Publishers changing games from goods to services VS allowed 2nd hand goods markets
I am going to imagine that the large games publishers are going to want to feel the minimum disruption possible. The less change, the better, especially if you are a manager in a big company.
In your video you give the argument that changing the appearance of games from being goods to services will impact image and sales. You specifically mention the idea of games having to state that they will only last X years and be a subscription service. I think this is being optimistic of how honest you expect the game companies to be.
I'm imagining they would instead do something like this:
- Positive spin on 'subscription' to make it look normal.
- Lever the existing microtransactions as a partial explanation for it being subscription. Perhaps make a couple of transactions that "complete the game content" that are monthly, and say that if you don't pay you are not seeing the "full game".
This would be so much easier for them, they basically have to change nothing other than boxes, their license texts and what they say publicly. No company structure change, no budget changes, no planning changes. This is the least resistance path.
Debating your Impacts of demanding 2nd hand games be tradable (for the big game publishers)
I don't think "more money to the developer" is directly linked to "more games" and "lower prices". The exact relationships are more complex.
I would like to think of "a sale" and "money going to the publisher" as two separate but very connected concepts.
"Money going to the publisher" does not directly lower prices. Prices are set based on research and marketing of what price is going to maximise the overall volume of money in. How much the game cost to make or how much it profits are irrelevant variables when deciding the sale price, you don't price based on demand or costs, you don't have to (this isn't a "limited" physical good).
"Money going to the publisher" may or may not make more games get released. I'm a bit sceptical, I would assume that game release quantities and schedules are just as gamed as game prices. For smaller developers: definitely yes, most of this money goes toward game creation. But for the bigger boys: big chunks of it (possibly most of it?) goes towards marketing, corporate and planning.
"A sale", if we now consider everything other than the financial gain part of it, is more of a numerical concept. This game sold X copies over Y time in Z pattern. It's a bit like a hit counter -- a potential indicator of success, but not an indicator of future success (ie making more games & lowering their prices).
Take for example Valve: used to make games, got rich from it, decided to stop making games. If you throw money at a publisher or game developer is does not get used for what you want it to get used for, instead they choose how to use it, and they will always run their sales at what they think is the optimal pricing strategy (not the lowest pricing strategy to reward consumers).
How would a 2nd hand market be implemented?
I think it's worth investigating all of the options here.
Fundamentally it's hard to do 2nd hand stuff for digital goods:
- Allow anyone with a copy to install & play (GoG-style)
- Force there to be only one owner/player at a time via DRM
- Iron-hand the 2nd hand market by restricting it to your platform.
Option (1) is the most liked by consumers, but there's no way to confirm transmission of ownership. I like this model, and I think there are arguments out there that this might lead to more sales (because people like this freedom), but I'm not sure.

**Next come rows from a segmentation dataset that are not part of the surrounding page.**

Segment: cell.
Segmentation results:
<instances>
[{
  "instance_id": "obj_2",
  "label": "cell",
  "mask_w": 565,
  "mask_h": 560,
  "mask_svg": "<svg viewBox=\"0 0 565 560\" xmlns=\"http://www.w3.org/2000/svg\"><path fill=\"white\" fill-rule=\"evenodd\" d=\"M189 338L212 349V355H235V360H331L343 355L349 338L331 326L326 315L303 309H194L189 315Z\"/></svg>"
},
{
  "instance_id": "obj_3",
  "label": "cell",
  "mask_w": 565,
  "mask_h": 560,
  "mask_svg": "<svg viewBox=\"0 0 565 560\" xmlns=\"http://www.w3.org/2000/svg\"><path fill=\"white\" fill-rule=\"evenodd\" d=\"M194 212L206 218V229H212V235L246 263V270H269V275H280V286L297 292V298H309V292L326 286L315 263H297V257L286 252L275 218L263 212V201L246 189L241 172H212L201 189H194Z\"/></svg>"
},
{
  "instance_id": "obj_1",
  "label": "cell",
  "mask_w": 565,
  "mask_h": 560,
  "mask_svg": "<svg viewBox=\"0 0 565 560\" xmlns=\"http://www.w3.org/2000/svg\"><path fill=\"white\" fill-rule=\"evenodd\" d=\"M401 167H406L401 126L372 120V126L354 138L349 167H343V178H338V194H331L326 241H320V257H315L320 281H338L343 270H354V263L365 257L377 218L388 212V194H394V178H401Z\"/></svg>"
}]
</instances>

Option (2) requires phone-home DRM to make
certain that only one person can use the game at a time. I have some games I picked up off the street at a council cleanup a few years back, including a copy of GTA4. "Awesome", I thought, "these are mine now". Nope, many of these games refuse to activate : (
Option (3) is where the courts give the companies enough lee-way to run a closed-house 2nd hand market. This would be rife for exploitation unless there is a lot of governance. There's not much point of the 2nd hand market if it's controlled by the same people as the 1st hand market, especially since there is no easy way of confirming that products are not being artificially "destroyed" to game the 2nd hand market prices.
This final implementation detail is what matters. This may even end up being a whole second stage of proceedings. If companies are allowed to run their own 2nd hand markets then they could game them just as they game the 1st hand market. They don't even have to be transparent about it: "destroying" and "creating" a copy of a game is free to them.
Deabating the benefit on shady key sellers
I don't think a 2nd hand market is going to help shady sellers like G2A. They will still operate in the same way and be just as shady:
- 2nd hand games cost more than free/dodgy/scammed keys
- Claiming a key is a valid 2nd hand game takes zero effort
Their services would still have the same prices and users would still (mostly) see them as just as dodgy as they are now. Perhaps if someone goes to extra effort of creating a decent-looking 2nd hand game trade platform this might change, but they would have to be very wary of distancing themselves from traditional shady key sites.